**** Extracted information

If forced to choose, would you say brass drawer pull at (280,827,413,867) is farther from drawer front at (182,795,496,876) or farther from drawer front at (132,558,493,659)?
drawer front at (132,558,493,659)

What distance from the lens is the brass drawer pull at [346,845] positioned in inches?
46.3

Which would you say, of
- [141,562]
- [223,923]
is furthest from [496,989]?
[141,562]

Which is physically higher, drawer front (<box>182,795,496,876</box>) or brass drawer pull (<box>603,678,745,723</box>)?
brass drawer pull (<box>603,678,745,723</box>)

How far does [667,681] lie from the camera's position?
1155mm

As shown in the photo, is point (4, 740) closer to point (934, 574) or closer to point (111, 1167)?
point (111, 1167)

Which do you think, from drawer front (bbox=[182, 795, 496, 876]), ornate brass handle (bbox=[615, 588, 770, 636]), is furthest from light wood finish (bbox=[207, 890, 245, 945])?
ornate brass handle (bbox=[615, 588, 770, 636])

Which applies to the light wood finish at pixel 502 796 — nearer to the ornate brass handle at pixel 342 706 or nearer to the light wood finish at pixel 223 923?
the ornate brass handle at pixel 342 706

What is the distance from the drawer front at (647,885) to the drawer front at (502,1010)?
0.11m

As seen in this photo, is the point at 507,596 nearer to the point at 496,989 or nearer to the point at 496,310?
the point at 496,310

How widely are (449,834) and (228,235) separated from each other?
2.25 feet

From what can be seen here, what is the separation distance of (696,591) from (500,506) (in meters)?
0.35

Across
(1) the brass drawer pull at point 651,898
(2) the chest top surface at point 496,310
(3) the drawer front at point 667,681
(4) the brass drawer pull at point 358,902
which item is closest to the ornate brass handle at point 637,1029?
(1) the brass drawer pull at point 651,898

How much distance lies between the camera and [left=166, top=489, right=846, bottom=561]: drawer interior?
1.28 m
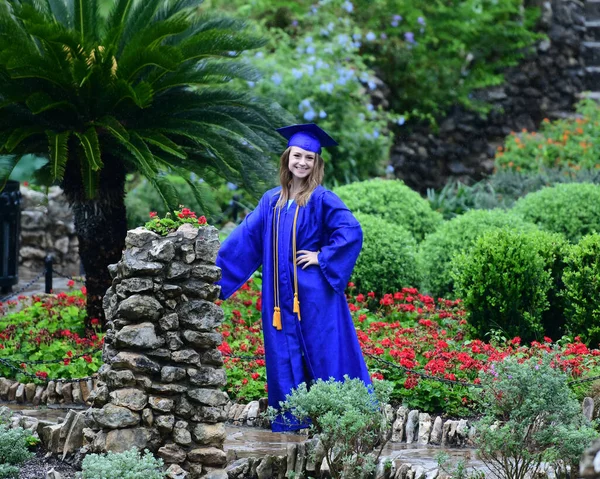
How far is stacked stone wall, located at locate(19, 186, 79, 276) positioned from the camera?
38.5 feet

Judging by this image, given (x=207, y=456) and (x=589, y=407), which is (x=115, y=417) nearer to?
(x=207, y=456)

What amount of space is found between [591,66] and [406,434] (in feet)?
40.5

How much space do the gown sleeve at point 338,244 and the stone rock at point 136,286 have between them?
1.01 metres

********

## [Set exercise]
Render every line of the rows above as a JSON list of strings, one string per line, with blank lines omitted and the picture left out.

## [Response below]
[
  "If forced to choose, would you say brass drawer pull at (280,827,413,867) is farther from drawer front at (182,795,496,876) or farther from drawer front at (132,558,493,659)?",
  "drawer front at (132,558,493,659)",
  "What distance from the lens is the brass drawer pull at [346,845] positioned in inches?",
  "46.3",
  "Which would you say, of",
  "- [141,562]",
  "- [223,923]",
  "is furthest from [496,989]?",
  "[141,562]",
  "Which is physically higher, drawer front (<box>182,795,496,876</box>) or brass drawer pull (<box>603,678,745,723</box>)?",
  "brass drawer pull (<box>603,678,745,723</box>)",
  "How far does [667,681] lie from the camera's position?",
  "1155mm",
  "As shown in the photo, is point (4, 740) closer to point (934, 574) or closer to point (111, 1167)?",
  "point (111, 1167)",
  "Which do you think, from drawer front (bbox=[182, 795, 496, 876]), ornate brass handle (bbox=[615, 588, 770, 636]), is furthest from light wood finish (bbox=[207, 890, 245, 945])?",
  "ornate brass handle (bbox=[615, 588, 770, 636])",
  "Which applies to the light wood finish at pixel 502 796 — nearer to the ornate brass handle at pixel 342 706 or nearer to the light wood finish at pixel 223 923?",
  "the ornate brass handle at pixel 342 706",
  "What is the distance from the drawer front at (647,885) to the drawer front at (502,1010)?",
  "0.11m",
  "As seen in this photo, is the point at 507,596 nearer to the point at 496,989 or nearer to the point at 496,310?",
  "the point at 496,310",
  "How widely are (449,834) and (228,235) separated from each other?",
  "2.25 feet",
  "From what can be seen here, what is the separation distance of (696,591) from (500,506) (in meters)?",
  "0.35",
  "Across",
  "(1) the brass drawer pull at point 651,898",
  "(2) the chest top surface at point 496,310",
  "(3) the drawer front at point 667,681",
  "(4) the brass drawer pull at point 358,902",
  "which item is closest to the ornate brass handle at point 637,1029?",
  "(1) the brass drawer pull at point 651,898",
  "How much distance lies between the camera and [left=166, top=489, right=846, bottom=561]: drawer interior?",
  "1.28 m",
  "How far is stacked stone wall, located at locate(19, 186, 79, 276) positioned from the camera?",
  "38.5 feet",
  "Judging by this image, given (x=207, y=456) and (x=589, y=407), which is (x=115, y=417) nearer to?",
  "(x=207, y=456)",
  "What amount of space is found between [591,66] and [406,434] (in feet)?",
  "40.5",
  "How much space do the gown sleeve at point 338,244 and the stone rock at point 136,286 have between them?",
  "1.01 metres"
]